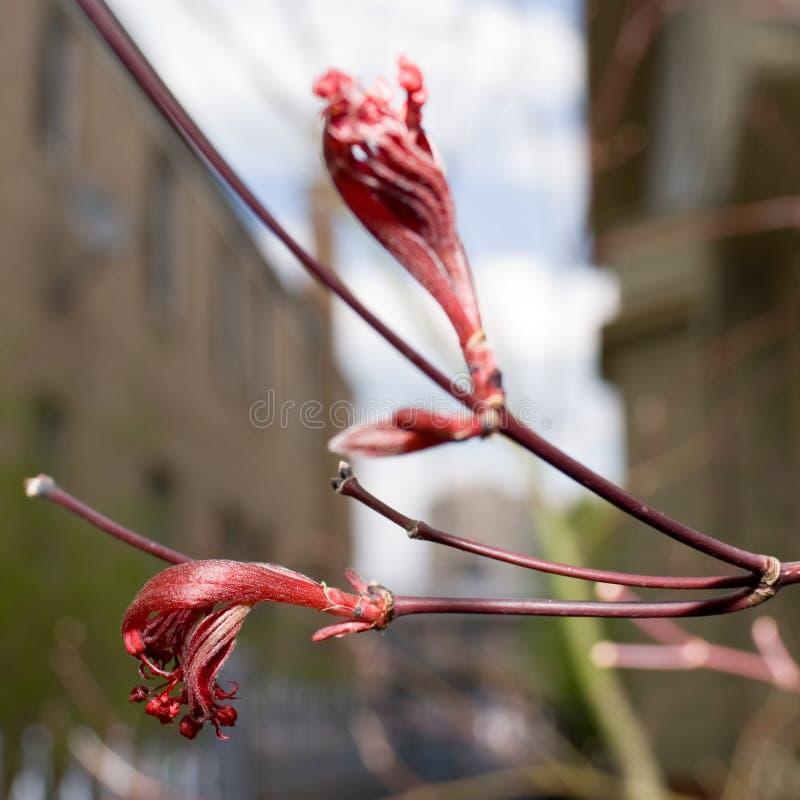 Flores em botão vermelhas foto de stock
********************
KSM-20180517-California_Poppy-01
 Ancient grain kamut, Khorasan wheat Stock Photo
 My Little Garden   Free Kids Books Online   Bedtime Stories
********************
Given the records above, reproduce precisely and only the lines between the line holding "Ancient grain kamut, Khorasan" and the line holding "My Little Garden", inclusive.

 Ancient grain kamut, Khorasan wheat Stock Photo
 My Little Garden   Free Kids Books Online   Bedtime Stories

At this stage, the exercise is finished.